▶ _文本片段_:

## 压缩倒排索引表

In [None]:
# -*- coding: utf-8 -*-
# Author: Zhenyu Bo
# Date: 2024-11-07
"""
将词典视作单一字符串，从倒排索引表中提取词典和倒排表项，节省词项存储空间。
"""

import csv
import json
import os

def process_inverted_index(input_csv, term_string_file, term_table_file, posting_list_file):
    """
    处理倒排索引表，生成词项字符串、词项表和倒排表文件。
    参数：
    - input_csv: 倒排索引表的 CSV 文件路径。
    - term_string_file: 保存词项字符串的文件路径。
    - term_table_file: 保存词项表的文件路径。
    - posting_list_file: 保存倒排表的文件路径。
    """
    # 读取倒排索引表
    terms = []
    posting_lists = {}
    with open(input_csv, 'r', encoding='utf-8') as f_csv:
        reader = csv.DictReader(f_csv)
        for row in reader:
            word = row['word']
            id_list = json.loads(row['id_list'])
            terms.append(word)
            posting_lists[word] = id_list

    # 将词项按照字典序排序
    terms.sort()

    # 创建词项字符串并记录每个词项的起始位置
    term_string = ''
    current_position = 0
    term_pointers = {}
    for term in terms:
        term_pointers[term] = current_position
        term_string += term
        current_position += len(term)

    # 保存词项字符串
    with open(term_string_file, 'w', encoding='utf-8') as f_term_string:
        f_term_string.write(term_string)

    # 保存倒排表并记录每个倒排列表的起始偏移量
    posting_pointers = {}
    current_offset = 0
    with open(posting_list_file, 'w', encoding='utf-8', newline='\n') as f_postings:  # 指定行结束符
        for term in terms:
            id_list = posting_lists[term]
            posting_line = ' '.join(map(str, id_list)) + '\n'  # 以空格分隔的文档ID列表
            f_postings.write(posting_line)
            posting_pointers[term] = current_offset
            current_offset += len(posting_line.encode('utf-8'))  # 计算字节长度

    # 创建词项表并保存（不包含 'word'）
    with open(term_table_file, 'w', encoding='utf-8', newline='') as f_term_table:
        writer = csv.writer(f_term_table)
        writer.writerow(['doc_freq', 'posting_ptr', 'term_ptr', 'term_length'])
        for term in terms:
            doc_freq = len(posting_lists[term])
            posting_ptr = posting_pointers[term]
            term_ptr = term_pointers[term]
            term_length = len(term)
            writer.writerow([doc_freq, posting_ptr, term_ptr, term_length])

def load_term_table(term_table_file_path):
    """
    加载词项表，将其内容存储在一个列表中。
    参数：
    - term_table_file_path: 词项表文件路径，包含文档频率、倒排指针、词项指针和词项长度。
    返回：
    - term_table: 词项表列表，按字典序排序。
    """
    term_table = []
    try:
        with open(term_table_file_path, "r", encoding="UTF-8") as f_term_table:
            csv_reader = csv.DictReader(f_term_table)
            for row in csv_reader:
                term_table.append({
                    'doc_freq': int(row['doc_freq']),
                    'posting_ptr': int(row['posting_ptr']),
                    'term_ptr': int(row['term_ptr']),
                    'term_length': int(row['term_length'])

▶ _任务要求 A_: 能否把记录中从含有"From where the"的那一行开始、到记录最后一行结束的各行原样抄写下来，首尾两行都包括在内？
上面的文本与这些记录彼此无关。

▶ _基于图像的空间推理数据_:

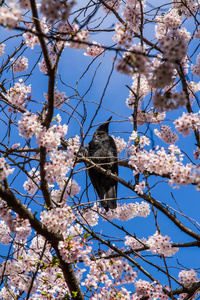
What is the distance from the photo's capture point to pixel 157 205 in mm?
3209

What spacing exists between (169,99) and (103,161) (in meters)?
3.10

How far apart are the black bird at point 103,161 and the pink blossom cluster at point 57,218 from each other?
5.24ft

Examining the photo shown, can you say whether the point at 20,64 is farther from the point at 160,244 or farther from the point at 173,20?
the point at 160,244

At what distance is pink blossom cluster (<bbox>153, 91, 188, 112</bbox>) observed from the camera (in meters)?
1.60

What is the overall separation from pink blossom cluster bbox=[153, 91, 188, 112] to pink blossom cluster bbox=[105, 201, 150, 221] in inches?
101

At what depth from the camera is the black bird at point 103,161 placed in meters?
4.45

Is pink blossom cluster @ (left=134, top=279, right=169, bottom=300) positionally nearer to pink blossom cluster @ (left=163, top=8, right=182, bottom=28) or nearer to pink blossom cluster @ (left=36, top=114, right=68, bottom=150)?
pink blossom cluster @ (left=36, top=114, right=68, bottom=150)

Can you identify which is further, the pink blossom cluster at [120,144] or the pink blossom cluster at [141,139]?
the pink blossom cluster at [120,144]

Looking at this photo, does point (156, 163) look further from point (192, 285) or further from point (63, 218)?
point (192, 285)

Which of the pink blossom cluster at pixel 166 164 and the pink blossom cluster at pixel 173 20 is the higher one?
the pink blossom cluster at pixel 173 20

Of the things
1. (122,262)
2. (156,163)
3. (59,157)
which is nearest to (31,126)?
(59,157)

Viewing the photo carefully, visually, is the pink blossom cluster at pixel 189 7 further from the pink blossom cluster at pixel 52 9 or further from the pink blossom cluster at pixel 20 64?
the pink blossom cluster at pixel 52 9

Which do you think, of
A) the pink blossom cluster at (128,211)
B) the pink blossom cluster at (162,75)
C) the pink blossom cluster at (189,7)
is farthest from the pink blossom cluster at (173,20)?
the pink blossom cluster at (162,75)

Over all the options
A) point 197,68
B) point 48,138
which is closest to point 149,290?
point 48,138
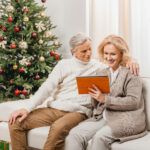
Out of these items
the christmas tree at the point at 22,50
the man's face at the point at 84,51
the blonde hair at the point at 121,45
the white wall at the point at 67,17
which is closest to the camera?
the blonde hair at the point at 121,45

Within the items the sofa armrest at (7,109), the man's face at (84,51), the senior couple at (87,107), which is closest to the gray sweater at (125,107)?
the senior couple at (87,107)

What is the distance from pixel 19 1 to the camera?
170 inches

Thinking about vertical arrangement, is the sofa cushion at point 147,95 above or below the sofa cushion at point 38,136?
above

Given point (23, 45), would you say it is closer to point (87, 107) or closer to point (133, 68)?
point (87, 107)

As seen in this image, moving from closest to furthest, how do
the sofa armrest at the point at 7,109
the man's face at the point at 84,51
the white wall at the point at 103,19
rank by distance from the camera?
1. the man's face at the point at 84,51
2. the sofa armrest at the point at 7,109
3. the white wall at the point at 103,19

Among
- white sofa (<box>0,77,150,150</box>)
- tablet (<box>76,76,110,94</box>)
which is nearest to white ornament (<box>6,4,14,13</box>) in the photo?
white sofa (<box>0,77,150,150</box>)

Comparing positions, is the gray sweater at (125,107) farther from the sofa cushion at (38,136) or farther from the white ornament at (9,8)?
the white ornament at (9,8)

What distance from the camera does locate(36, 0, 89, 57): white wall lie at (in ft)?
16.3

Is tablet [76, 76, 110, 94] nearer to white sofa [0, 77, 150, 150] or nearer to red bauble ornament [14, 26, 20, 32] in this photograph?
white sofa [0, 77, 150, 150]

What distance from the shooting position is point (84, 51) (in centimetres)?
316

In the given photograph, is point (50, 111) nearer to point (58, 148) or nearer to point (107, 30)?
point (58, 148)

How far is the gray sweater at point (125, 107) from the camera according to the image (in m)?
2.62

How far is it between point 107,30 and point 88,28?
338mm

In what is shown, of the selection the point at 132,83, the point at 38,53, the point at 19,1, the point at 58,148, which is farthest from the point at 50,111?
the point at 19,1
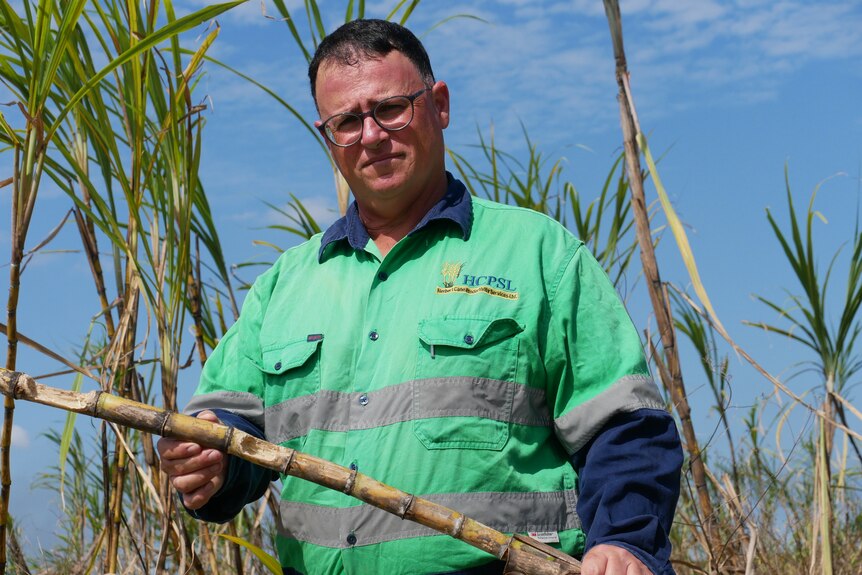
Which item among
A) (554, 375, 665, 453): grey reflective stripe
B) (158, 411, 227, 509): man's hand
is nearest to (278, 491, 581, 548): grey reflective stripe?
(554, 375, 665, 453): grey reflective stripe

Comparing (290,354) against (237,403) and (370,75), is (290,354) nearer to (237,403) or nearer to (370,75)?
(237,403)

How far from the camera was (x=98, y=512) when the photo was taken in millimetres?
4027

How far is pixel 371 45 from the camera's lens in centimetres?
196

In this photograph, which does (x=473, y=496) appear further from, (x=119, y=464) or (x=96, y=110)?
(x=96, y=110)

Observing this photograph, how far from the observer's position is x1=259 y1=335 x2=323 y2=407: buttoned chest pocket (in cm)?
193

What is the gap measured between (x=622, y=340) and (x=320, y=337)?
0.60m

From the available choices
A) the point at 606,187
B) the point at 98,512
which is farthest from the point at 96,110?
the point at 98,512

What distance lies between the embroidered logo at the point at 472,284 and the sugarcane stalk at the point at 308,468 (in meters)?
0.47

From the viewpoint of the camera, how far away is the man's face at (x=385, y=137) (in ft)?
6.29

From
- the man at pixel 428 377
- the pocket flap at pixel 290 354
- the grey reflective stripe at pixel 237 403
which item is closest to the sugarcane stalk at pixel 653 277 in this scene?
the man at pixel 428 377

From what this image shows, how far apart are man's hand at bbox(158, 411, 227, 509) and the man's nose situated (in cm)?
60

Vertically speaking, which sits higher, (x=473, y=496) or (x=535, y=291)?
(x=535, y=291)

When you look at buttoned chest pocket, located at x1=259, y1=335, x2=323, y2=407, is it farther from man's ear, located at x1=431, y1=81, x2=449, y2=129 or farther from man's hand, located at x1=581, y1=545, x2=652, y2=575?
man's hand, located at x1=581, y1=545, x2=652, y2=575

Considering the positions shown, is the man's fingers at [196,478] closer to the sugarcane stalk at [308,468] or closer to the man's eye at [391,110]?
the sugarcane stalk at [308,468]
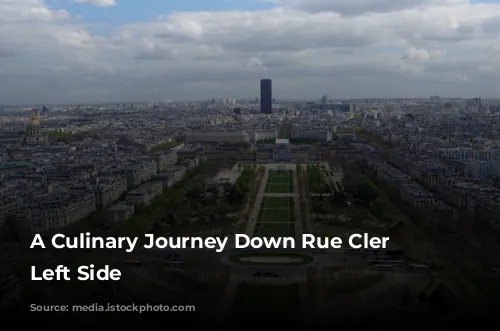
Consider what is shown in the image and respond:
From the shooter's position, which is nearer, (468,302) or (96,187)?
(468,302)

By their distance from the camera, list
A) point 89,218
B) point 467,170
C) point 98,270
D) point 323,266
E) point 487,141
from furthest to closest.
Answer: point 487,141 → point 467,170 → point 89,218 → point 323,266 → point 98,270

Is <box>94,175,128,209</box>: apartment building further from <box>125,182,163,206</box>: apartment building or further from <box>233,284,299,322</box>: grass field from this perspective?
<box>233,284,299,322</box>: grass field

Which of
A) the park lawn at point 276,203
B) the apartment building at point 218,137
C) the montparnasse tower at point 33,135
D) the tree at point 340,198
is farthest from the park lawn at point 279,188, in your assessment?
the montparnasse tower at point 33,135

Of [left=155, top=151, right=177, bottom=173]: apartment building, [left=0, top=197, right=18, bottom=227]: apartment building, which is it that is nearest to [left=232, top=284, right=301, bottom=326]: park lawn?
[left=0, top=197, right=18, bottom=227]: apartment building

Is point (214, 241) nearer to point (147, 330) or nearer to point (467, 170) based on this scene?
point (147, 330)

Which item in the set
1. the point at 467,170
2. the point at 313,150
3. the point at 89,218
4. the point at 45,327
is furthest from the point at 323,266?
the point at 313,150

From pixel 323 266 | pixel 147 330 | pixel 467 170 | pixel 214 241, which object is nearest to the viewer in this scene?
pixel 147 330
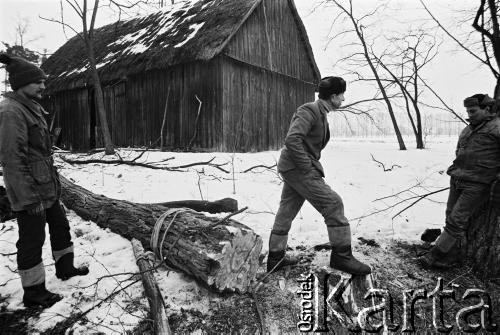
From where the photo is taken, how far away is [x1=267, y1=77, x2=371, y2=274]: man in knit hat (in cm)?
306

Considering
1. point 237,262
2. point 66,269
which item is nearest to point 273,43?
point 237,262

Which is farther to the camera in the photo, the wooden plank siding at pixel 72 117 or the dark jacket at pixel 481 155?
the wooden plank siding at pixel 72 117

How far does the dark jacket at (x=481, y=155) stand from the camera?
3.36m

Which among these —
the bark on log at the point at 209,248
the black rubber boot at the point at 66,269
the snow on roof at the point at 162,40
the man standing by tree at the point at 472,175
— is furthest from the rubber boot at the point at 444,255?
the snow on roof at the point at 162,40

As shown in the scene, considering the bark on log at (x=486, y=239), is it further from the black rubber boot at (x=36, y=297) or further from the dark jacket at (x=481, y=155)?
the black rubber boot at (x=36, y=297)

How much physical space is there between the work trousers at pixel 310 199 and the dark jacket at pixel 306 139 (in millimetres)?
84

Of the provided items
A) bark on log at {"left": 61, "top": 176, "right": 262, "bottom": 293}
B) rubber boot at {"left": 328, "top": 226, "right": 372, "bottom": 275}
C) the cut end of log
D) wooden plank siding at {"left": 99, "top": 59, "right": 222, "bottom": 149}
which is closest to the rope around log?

▶ _任务要求 B_: 能否把关于压缩倒排索引表的文本中从"- posting_list_file: 保存倒排表的文件路径。"开始、到"id_list = json.loads(row['id_list'])"结束的部分一字不差地复述出来？

▶ _练习答案 A_:
From where the photo is taken, how far away is [x1=267, y1=77, x2=371, y2=274]: man in knit hat (in cm)?
306

Considering
1. point 237,262
2. point 66,269
which item is nearest to point 273,43?
point 237,262

Which is farther to the camera in the photo, the wooden plank siding at pixel 72 117 or the dark jacket at pixel 481 155?
the wooden plank siding at pixel 72 117

How far does the dark jacket at (x=481, y=155) stand from the camera?
3.36m

Which among these —
the bark on log at the point at 209,248
the black rubber boot at the point at 66,269
the snow on roof at the point at 162,40
the man standing by tree at the point at 472,175
— is furthest from the rubber boot at the point at 444,255?
the snow on roof at the point at 162,40

As shown in the scene, considering the bark on log at (x=486, y=239), is it further from the black rubber boot at (x=36, y=297) or further from the dark jacket at (x=481, y=155)?
the black rubber boot at (x=36, y=297)

How much physical space is there between the work trousers at pixel 310 199 and the dark jacket at pixel 306 139 (in millimetres)?
84

Of the provided items
A) bark on log at {"left": 61, "top": 176, "right": 262, "bottom": 293}
B) rubber boot at {"left": 328, "top": 226, "right": 372, "bottom": 275}
C) the cut end of log
D) wooden plank siding at {"left": 99, "top": 59, "right": 222, "bottom": 149}
which is closest to the rope around log?

▶ _练习答案 B_:
- posting_list_file: 保存倒排表的文件路径。
    """
    # 读取倒排索引表
    terms = []
    posting_lists = {}
    with open(input_csv, 'r', encoding='utf-8') as f_csv:
        reader = csv.DictReader(f_csv)
        for row in reader:
            word = row['word']
            id_list = json.loads(row['id_list'])